* [DOCUMENT SEGMENT]:
###

# Makin' an E15et out of an E16



## BeEleven (Jan 22, 2003)

I have an E16 motor. If i get a turbo unit from an E15, upgrade my carb and cam, and swap in E15 pistons (to lower compression), will the rest of my E16 motor be suitable for the turbo? In other words, did the E15 come with a more built lower end than the E16? Any information about the E15 would be appreciated


----------



## Crazy-Mart (Jul 14, 2002)

yes id did come with less stroke than the e16... so youll need the crank/rod/piston.... as the rest of the block to be identical... youl need the turbo oil pump, oil cooler, !! SAME CAM !!.... really it came with the same lift/duration then the e16... but has the bigger head 15m, bigger valve better flowing... the e16 would do it but will be quite restrictive i would seriously consider port & polish (high staged) for the head and also have yourself a costum made intake manifold the one we use on the e16 for the carb is a real piece of SH:?... get yourself 4-1 intake runner instead of the 4-2-1 that the intake system have... youll need a BOV, costum piping and sure an intercooler would help... youll be good for 10-13 psi... be aware that the T2, will be small for high boost.. so more than 12-13 psi, youll need a t25, even a t28 wich will not clear the radiator....


----------



## BeEleven (Jan 22, 2003)

Thanks for the information!


----------



## BeEleven (Jan 22, 2003)

Were you the guy that fabricated his own intake manifold based on a pinto design?


----------



## Crazy-Mart (Jul 14, 2002)

nop thats blownb310 !


----------



## hybrid DET (Apr 15, 2002)

Hey it would be cheaper and easier in the long run to just buy an E15t motor. I have seen them in California for ~$350.


----------



## BeEleven (Jan 22, 2003)

how hard would it be to re wire the E15et to fit in the B11 considering it's EFI


----------

###

* [WHAT YOU NEED TO DO]: Repeat word for word the part of the E16 turbo thread that opens with the words containing "nop thats blownb310" and closes with "California for ~$350.". Rely only on the E16 turbo thread above.

* [GIVEN INFORMATION]:
###

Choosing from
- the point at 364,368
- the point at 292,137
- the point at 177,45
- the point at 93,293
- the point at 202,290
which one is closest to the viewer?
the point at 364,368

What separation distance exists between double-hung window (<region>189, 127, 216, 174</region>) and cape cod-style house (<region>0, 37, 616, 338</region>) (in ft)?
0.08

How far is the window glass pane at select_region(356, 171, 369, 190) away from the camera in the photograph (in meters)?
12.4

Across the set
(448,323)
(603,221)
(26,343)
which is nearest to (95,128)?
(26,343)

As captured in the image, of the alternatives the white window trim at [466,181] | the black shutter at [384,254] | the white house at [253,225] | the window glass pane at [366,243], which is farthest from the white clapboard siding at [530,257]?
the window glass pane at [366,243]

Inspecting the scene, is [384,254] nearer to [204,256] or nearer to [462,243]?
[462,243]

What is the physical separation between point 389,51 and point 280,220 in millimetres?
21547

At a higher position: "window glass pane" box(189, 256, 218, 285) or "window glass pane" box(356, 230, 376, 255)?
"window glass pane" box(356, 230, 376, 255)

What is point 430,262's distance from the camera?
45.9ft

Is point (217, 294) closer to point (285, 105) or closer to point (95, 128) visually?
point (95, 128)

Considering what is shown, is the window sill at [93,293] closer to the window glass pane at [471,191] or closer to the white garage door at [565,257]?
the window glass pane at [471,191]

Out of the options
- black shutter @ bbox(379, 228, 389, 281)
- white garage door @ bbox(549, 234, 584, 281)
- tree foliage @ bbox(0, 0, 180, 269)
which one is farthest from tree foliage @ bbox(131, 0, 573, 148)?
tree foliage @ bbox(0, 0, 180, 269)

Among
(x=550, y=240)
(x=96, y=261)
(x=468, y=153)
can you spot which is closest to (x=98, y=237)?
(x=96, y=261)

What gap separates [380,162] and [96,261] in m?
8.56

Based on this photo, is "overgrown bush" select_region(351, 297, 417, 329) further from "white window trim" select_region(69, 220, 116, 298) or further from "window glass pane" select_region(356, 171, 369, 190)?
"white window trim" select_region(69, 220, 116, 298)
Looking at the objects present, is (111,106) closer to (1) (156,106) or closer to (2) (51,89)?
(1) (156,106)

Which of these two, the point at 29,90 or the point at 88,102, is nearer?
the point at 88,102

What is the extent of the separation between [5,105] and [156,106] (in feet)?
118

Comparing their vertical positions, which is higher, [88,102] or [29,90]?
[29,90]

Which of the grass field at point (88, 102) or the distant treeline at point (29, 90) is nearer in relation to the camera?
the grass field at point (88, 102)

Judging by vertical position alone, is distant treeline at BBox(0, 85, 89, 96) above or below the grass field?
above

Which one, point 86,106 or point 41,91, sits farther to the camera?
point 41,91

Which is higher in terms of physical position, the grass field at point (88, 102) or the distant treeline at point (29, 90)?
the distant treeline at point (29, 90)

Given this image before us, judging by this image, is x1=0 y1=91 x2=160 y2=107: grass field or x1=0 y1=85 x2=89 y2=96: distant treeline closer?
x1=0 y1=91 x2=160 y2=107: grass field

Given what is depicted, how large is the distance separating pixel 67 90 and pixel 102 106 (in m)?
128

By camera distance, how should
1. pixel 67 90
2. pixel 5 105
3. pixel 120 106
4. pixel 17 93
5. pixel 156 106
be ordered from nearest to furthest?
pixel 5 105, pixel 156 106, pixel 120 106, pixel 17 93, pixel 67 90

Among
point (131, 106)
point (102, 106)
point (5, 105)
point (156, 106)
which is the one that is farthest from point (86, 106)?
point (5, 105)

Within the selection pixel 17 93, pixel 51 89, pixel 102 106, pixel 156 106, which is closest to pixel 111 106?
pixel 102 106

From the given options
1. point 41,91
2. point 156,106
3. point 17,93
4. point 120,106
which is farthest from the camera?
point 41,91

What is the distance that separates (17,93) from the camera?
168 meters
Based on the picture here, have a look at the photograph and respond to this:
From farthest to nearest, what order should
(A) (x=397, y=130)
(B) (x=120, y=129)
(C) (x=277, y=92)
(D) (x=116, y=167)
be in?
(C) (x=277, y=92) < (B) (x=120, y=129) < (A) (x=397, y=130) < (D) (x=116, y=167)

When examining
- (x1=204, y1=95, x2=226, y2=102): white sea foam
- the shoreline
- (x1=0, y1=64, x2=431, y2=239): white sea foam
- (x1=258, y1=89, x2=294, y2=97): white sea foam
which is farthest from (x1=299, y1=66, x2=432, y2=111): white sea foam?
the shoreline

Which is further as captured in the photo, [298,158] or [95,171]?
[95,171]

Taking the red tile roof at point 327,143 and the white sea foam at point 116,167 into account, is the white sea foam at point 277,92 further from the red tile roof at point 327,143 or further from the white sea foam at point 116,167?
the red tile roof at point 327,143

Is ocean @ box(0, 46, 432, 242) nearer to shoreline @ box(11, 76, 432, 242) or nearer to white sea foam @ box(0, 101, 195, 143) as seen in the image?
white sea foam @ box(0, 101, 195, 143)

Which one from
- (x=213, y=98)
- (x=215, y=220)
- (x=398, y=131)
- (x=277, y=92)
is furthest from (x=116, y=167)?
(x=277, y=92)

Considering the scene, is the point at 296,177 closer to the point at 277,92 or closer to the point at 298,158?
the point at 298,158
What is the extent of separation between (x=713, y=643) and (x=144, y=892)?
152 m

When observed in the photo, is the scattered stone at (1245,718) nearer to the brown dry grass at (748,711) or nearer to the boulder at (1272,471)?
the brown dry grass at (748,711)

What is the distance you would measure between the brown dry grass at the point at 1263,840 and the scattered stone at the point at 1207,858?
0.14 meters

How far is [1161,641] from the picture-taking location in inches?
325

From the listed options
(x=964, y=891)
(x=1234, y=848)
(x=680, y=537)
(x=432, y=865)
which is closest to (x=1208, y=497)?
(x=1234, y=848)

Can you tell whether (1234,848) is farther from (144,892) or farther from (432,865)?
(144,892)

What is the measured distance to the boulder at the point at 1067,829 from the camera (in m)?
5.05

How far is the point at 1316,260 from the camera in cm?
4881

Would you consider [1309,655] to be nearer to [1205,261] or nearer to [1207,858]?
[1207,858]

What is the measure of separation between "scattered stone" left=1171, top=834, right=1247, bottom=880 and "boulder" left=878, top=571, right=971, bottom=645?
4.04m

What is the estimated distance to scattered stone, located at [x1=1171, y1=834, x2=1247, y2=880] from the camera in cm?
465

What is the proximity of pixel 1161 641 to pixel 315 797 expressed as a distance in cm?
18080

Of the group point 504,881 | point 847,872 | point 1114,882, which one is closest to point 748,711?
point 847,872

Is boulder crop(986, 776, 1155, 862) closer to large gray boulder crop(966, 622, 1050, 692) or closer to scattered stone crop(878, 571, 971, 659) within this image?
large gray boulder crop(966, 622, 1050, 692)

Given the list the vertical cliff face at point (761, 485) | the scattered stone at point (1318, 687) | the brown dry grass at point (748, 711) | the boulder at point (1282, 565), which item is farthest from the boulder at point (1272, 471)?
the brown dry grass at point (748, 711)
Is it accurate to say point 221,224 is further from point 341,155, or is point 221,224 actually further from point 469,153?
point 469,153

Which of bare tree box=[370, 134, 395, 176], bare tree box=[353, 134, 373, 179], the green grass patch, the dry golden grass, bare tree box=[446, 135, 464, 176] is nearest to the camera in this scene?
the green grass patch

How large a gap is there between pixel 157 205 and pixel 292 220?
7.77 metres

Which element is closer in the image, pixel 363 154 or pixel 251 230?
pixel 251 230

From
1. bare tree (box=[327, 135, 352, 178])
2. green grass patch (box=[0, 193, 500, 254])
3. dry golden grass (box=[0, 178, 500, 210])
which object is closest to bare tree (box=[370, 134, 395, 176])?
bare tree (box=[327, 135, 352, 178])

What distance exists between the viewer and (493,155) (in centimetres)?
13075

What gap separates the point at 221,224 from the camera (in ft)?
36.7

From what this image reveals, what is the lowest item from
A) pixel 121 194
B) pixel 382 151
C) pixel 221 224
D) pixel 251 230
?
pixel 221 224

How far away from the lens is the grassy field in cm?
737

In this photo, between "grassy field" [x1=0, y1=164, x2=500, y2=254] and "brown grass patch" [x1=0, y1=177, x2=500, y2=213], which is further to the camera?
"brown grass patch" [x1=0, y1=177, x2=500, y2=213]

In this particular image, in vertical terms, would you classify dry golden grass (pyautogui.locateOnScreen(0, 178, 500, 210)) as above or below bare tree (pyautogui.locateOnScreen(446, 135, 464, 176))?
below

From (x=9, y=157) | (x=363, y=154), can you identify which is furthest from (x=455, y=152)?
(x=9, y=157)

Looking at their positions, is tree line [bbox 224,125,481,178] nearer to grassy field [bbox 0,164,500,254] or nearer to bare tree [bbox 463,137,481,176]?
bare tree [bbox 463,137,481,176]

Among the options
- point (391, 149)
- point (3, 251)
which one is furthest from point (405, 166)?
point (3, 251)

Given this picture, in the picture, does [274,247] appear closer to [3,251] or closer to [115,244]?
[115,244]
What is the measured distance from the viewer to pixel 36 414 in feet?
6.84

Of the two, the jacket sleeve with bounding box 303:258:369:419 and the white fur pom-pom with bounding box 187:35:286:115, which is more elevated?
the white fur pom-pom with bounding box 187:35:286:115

###

* [TASK OUTPUT]:
nop thats blownb310 !


----------



## hybrid DET (Apr 15, 2002)

Hey it would be cheaper and easier in the long run to just buy an E15t motor. I have seen them in California for ~$350.